Tetapi bahkan di antara banyak spesies ini, satu contoh penting menonjol.
"Di satu tempat, kami menemukan ikan yang sangat aneh ini," kata Stiassny. "Ini adalah cichlid yang buta dan terasing - sangat mirip ikan gua, tetapi tidak ada gua di sungai." Dia dan rekan-rekannya bingung mengapa mereka tidak dapat menemukan individu yang hidup dari ikan ini, sampai Stiassny mendeteksi petunjuk penting pada ikan yang hampir tidak hidup.
"Ketika mati di tangan saya, gelembung terbentuk di bawah kulitnya dan di atas insangnya," tanda pasti sindrom dekompresi, kata Stiassny. Selama kenaikan cepat dari air yang sangat dalam ke kedalaman yang lebih dangkal, tekanan turun tajam dan menyebabkan gas terlarut membentuk gelembung di dalam tubuh. Jika tidak ditangani, kondisi ini bisa berakibat fatal.
Itu menimbulkan pertanyaan yang sebelumnya tidak dipertimbangkan oleh para peneliti: Mungkinkah ada air yang dalam - benar-benar air yang dalam - di Kongo yang lebih rendah?

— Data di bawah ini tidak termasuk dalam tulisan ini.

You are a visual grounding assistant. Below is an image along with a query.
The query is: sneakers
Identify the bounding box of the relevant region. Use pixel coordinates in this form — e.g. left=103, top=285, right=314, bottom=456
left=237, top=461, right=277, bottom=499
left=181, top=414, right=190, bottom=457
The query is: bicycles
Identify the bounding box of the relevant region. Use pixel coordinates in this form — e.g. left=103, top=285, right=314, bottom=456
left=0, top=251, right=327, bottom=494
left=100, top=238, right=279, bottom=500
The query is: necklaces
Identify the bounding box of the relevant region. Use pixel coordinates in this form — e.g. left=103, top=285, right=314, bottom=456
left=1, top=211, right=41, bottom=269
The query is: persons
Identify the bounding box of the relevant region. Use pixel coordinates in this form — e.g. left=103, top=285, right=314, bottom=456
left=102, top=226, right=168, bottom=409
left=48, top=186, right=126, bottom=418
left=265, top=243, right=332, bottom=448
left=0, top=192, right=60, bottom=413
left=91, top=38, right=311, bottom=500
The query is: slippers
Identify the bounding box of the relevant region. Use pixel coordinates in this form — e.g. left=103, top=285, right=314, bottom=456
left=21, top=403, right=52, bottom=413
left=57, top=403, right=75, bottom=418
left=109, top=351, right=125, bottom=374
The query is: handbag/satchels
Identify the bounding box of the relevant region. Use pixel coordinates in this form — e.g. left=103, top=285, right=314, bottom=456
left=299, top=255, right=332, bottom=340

Untuk mengetahuinya, para ilmuwan mengirim pembuat kayak pemberani atas jeram pada 2008 dan 2009, yang dikerahkan dengan peralatan untuk mengukur kedalaman sungai. Para peneliti ini juga menggunakan instrumen yang disebut profiler arus akustik untuk mengukur arah dan kecepatan arus di seluruh kolom air.
"Hasil yang kami dapatkan sangat mencengangkan: Sangat dalam. Sangat dalam," kata Stiassny.

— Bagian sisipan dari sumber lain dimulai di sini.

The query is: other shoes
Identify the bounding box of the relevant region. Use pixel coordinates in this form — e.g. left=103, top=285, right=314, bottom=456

Dasar sungai di Kongo lebih rendah terletak lebih dari 650 kaki (200 meter) di bawah permukaan, menurut temuan yang diterbitkan pada 2009 oleh Survei Geologi A.S.

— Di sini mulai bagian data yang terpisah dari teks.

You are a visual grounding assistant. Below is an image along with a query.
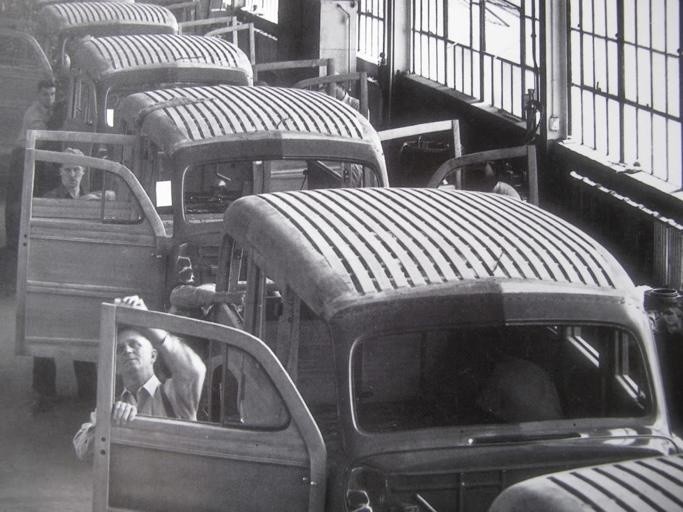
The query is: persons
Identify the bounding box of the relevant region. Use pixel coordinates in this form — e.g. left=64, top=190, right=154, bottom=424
left=28, top=144, right=97, bottom=416
left=3, top=80, right=57, bottom=250
left=71, top=294, right=208, bottom=459
left=472, top=162, right=521, bottom=199
left=322, top=82, right=370, bottom=123
left=471, top=334, right=563, bottom=423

Data mereka juga menunjukkan bahwa arus kuat bersepeda melalui air, menciptakan jet kuat yang melesat dari dasar sungai ke permukaan. Seekor ikan kecil yang tinggal di dekat bagian bawah yang berenang ke salah satu jet itu akan dengan cepat diluncurkan ke permukaan ratusan kaki di atas, di mana ia akan mati karena tikungan, Stiassny menjelaskan.
Sementara misteri ikan yang sekarat mungkin telah terpecahkan, masih banyak yang bisa ditemukan tentang lokasi sungai yang unik ini dan hewan-hewan yang hidup di sana. Menariknya, beberapa populasi ikan yang terisolasi satu sama lain memiliki sifat yang sama, dalam proses yang dikenal sebagai evolusi konvergen. Bagaimana hal itu terjadi dalam lingkungan yang unik dan ekstrem ini adalah pertanyaan besar berikutnya yang menyelami Stiassny dan rekan-rekannya, katanya kepada Live Science.